> _Problem description_: The records below are split into lines. How many of those lines contain the string "https"? Reply with the number only.

> _Records for processing_:
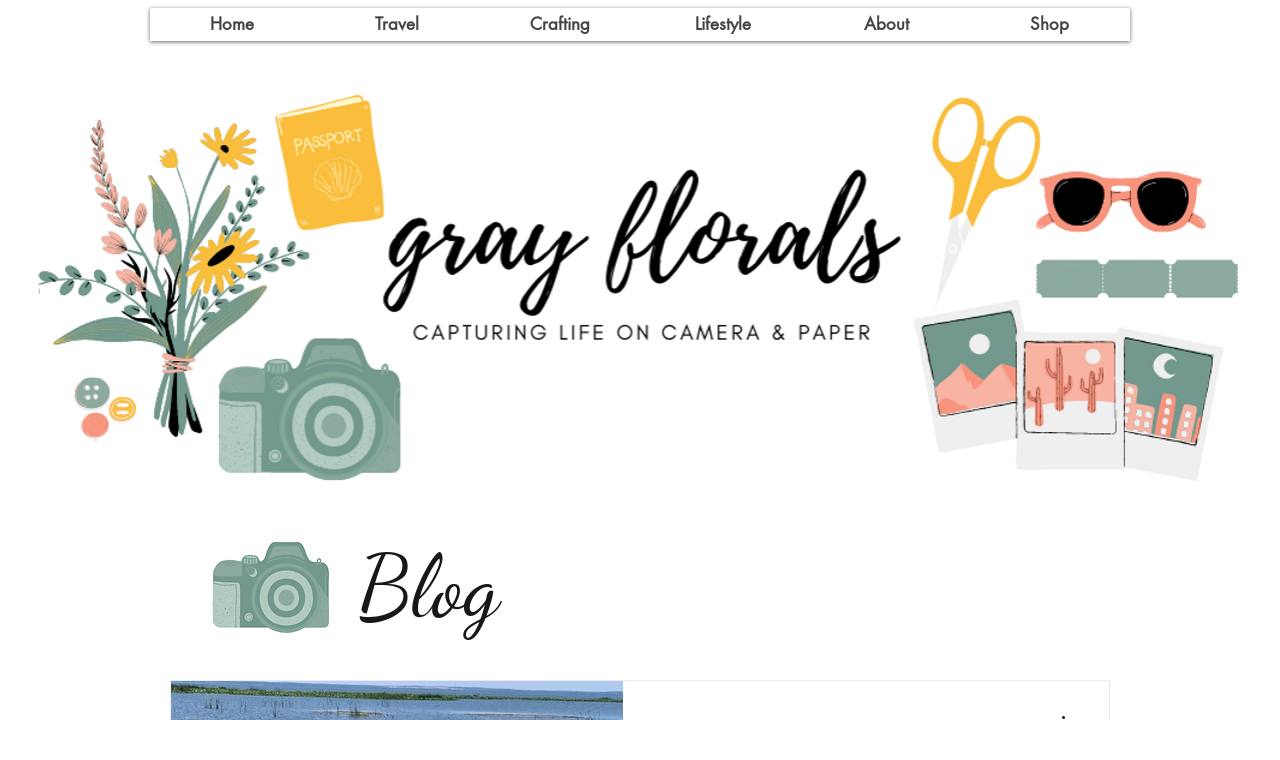

--- FILE ---
content_type: text/html; charset=utf-8
request_url: https://www.google.com/recaptcha/api2/aframe
body_size: 270
content:
<!DOCTYPE HTML><html><head><meta http-equiv="content-type" content="text/html; charset=UTF-8"></head><body><script nonce="QwRM3l4NFXsNqKGjr6bhFQ">/** Anti-fraud and anti-abuse applications only. See google.com/recaptcha */ try{var clients={'sodar':'https://pagead2.googlesyndication.com/pagead/sodar?'};window.addEventListener("message",function(a){try{if(a.source===window.parent){var b=JSON.parse(a.data);var c=clients[b['id']];if(c){var d=document.createElement('img');d.src=c+b['params']+'&rc='+(localStorage.getItem("rc::a")?sessionStorage.getItem("rc::b"):"");window.document.body.appendChild(d);sessionStorage.setItem("rc::e",parseInt(sessionStorage.getItem("rc::e")||0)+1);localStorage.setItem("rc::h",'1769790280072');}}}catch(b){}});window.parent.postMessage("_grecaptcha_ready", "*");}catch(b){}</script></body></html>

> _Response box_: 2